◆ WHAT YOU WILL DO
Copy every one of the items below word for word, and leave the pictures out of your answer.

Stored items
Content starts

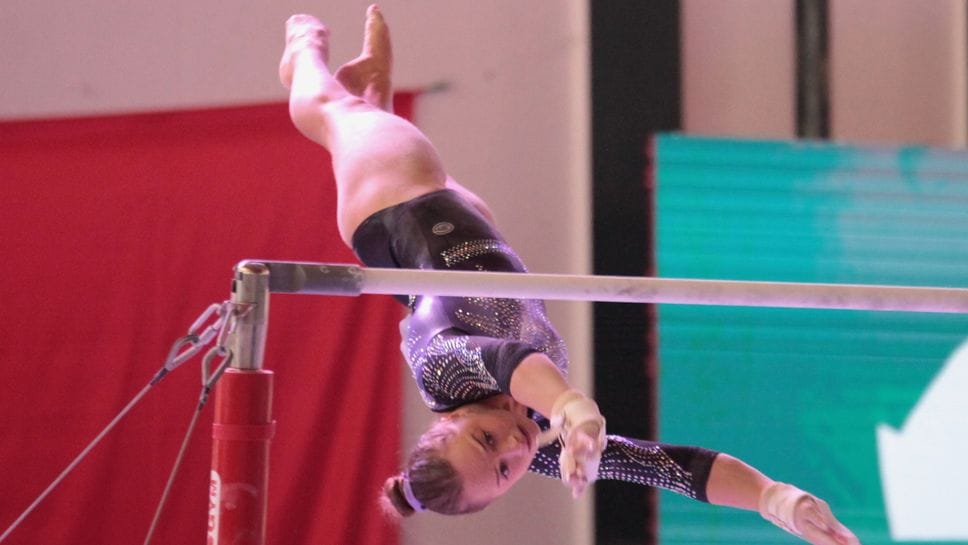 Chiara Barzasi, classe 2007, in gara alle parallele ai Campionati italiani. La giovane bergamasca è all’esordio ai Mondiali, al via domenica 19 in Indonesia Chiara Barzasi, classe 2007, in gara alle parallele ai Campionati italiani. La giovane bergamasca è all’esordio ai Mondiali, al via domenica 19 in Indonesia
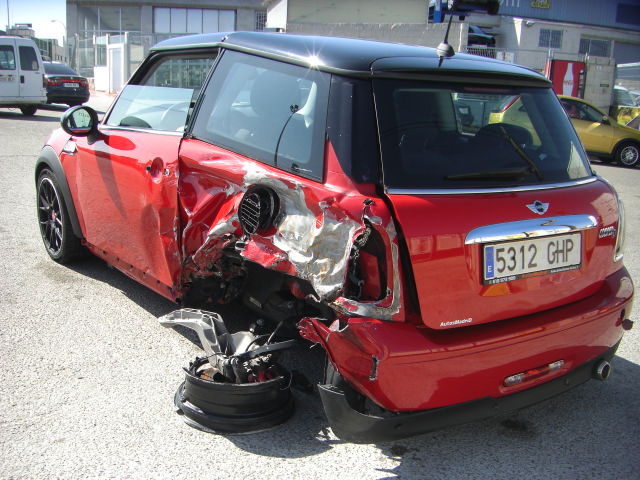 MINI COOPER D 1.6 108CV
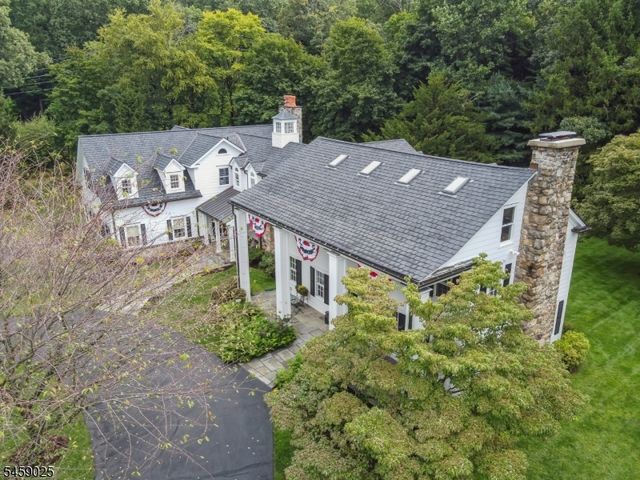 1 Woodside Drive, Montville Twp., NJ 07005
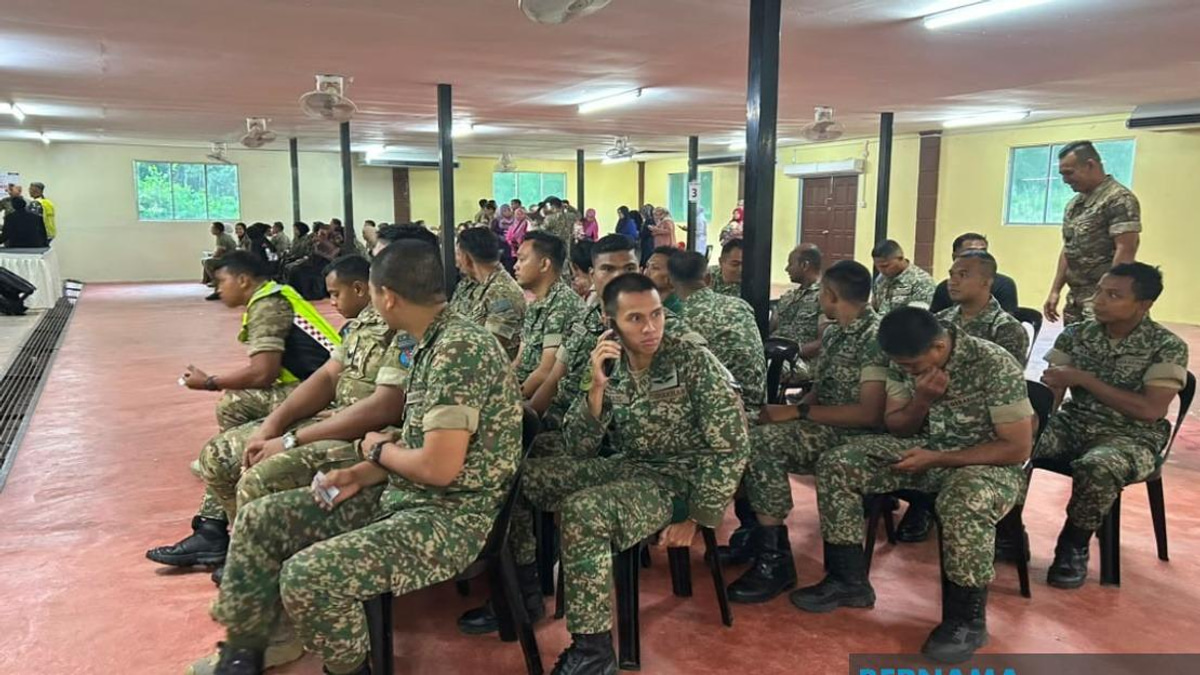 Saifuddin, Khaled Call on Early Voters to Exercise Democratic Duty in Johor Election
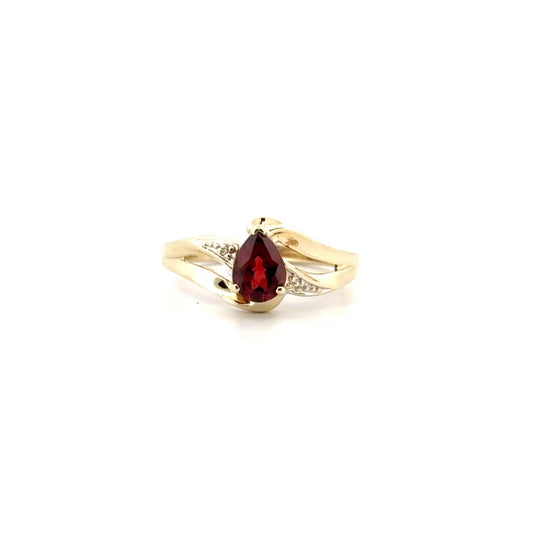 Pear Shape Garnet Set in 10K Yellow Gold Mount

Content ends

◆ TASK RESULT
 Chiara Barzasi, classe 2007, in gara alle parallele ai Campionati italiani. La giovane bergamasca è all’esordio ai Mondiali, al via domenica 19 in Indonesia Chiara Barzasi, classe 2007, in gara alle parallele ai Campionati italiani. La giovane bergamasca è all’esordio ai Mondiali, al via domenica 19 in Indonesia
 MINI COOPER D 1.6 108CV
 1 Woodside Drive, Montville Twp., NJ 07005
 Saifuddin, Khaled Call on Early Voters to Exercise Democratic Duty in Johor Election
 Pear Shape Garnet Set in 10K Yellow Gold Mount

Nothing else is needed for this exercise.